I'm always amazed when people try to make political points based not on events or people's explicit statements but on subtle inferences that they are unequipped to make. The most recent example to catch my eye is this post by Robert Spencer at Jihadwatch, a blog to which I referred the other day.
Spencer quotes the following passage from an AP news item:
Benkahla was one of only two defendants who were acquitted in the government's prosecution of a dozen Muslim men who participated in what the government called a "jihad network" that used paintball games in the Virginia woods in 2000 and 2001 as a means to train for holy war around the globe.
IHe criticizes the Associated Press for questioning the truth of the government's allegation that the men were training for jihad:
The government called it a "jihad network." That's AP for you. That they gained ten convictions on that basis might suggest that there was something accurate in this designation, but you wouldn't get that impression from this story.
Spencer seems to think that putting "jihad network" in quotes calls it into question. He's wrong. There are a number of reasons for putting a phrase into quotes. Doubt about the validity of the characterization is one of them, but it is by no means the only one, or even the most common or default. Another reason is that the phrase is someone else's and is not a standard term. That's almost certainly what the AP intended here.
What is especially strange here is that although the quoted phrase itself admits of ambiguity as to the AP's intended meaning, the passage as a whole does not. The relative clause "who participated in what the government called a 'jihad network' that used paintball games in the Virginia woods in 2000 and 2001 as a means to train for holy war around the globe." is factive, that is, it is a clause that may only be felicitously uttered if the speaker believes the proposition it expresses to be true. The AP article therefore asserts as true the proposition that the men trained for holy war, which refutes Spencer's claim that the AP is casting doubt on the government's position.
[Comment by Mark Liberman:
There's an ambiguity here that Bill may have missed.
When the AP wrote
Benkahla was one of only two defendants who were acquitted in the government's prosecution of a dozen Muslim men who participated in what the government called a "jihad network" that used paintball games in the Virginia woods in 2000 and 2001 as a means to train for holy war around the globe.

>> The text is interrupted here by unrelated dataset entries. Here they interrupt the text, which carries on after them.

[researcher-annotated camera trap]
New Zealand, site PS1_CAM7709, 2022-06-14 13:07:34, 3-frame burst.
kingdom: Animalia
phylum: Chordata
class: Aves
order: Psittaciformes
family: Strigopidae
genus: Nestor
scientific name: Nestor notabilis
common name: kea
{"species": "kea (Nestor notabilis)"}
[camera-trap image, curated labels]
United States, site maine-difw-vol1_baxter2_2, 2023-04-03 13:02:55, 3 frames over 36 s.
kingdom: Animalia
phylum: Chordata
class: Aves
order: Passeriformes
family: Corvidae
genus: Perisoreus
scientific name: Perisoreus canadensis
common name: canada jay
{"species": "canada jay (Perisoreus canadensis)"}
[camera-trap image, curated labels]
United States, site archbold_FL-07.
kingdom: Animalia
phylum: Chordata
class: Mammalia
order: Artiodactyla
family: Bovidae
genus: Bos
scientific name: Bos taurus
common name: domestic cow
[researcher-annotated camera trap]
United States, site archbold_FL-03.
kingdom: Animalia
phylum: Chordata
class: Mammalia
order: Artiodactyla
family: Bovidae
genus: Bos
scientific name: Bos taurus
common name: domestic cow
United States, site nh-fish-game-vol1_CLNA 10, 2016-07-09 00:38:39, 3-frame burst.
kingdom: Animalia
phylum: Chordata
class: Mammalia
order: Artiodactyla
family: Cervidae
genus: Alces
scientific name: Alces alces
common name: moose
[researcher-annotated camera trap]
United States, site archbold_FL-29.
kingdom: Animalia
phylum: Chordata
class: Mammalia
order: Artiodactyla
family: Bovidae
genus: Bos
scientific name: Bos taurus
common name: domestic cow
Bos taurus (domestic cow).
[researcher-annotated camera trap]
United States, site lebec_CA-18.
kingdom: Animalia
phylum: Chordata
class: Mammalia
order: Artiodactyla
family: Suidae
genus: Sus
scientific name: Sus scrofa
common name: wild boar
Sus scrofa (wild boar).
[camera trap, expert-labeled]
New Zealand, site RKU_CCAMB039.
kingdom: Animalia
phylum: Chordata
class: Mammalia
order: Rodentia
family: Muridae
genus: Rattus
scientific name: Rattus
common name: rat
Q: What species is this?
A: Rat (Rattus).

did they mean for everything after called to be part of its complement, and thus explicitly flagged as merely as a government allegation? This would be an odd editorial choice, as Spencer says, since it suggests that the whole holy-war training activity might be a figment of the prosecutors' imagination, despite the convictions obtained in a number of other cases.
Or did they intend the complement of called to end after "jihad network", so that the rest of the sentence is in the AP's own voice? That would be more in line with (what I take to be) the normal journalistic practice.
Simplifying the sentence and drawing only the relevant structure, this is the difference between
and
Bill is relying on the second interpretation, I guess, but it seems to me that the first interpretation is the more natural one.
Also, the use of the term "factive" in this context may be confusing.
There's a 35-year-old neologism, due to Paul and Carol Kiparsky and widely adopted by linguists, that uses "factive" to describe verbs like know, regret, learn etc., which presuppose the truth of their complements, in contrast to verbs like believe, complain, hear, etc., which do not. This distinction came up in a couple of earlier LL posts ("Verb semantics and justifying war", 9/21/2003; "Bush's understanding of factive verbs", 9/23/2003). But there's no factive verb in the AP sentence under discussion. ]
[Response to Mark's comments:
With regard to "factive", I'm well aware that there is no factive verb here. That's why I talked about the clause being factive, not the verb. I don't agree that "factive" always suggests the use of a factive verb. Kiparsky and Kiparsky's "Fact" paper, while indeed a classic, and one whose authors are both good friends of mine, does not define the admissible uses of "factive".
As for the putative structural ambiguity, I don't think that it is really there. Not only do I consider the interpretation that I relied on, the second one, to be more natural, the first one, in which the relative clause is part of the complement of "call", is impossible as written. To get that interpretation the relative clause would have to be within the quotes, which it is not.
It is also important to note that even if one does get both readings of the relative clause, all that does for Spencer is to make his interpretation possible. His criticism is only valid if the interpretation on which the AP is doubting what happened is the only one. So even if Mark is right about the ambiguity, Spencer's criticism of the AP is unwarranted.]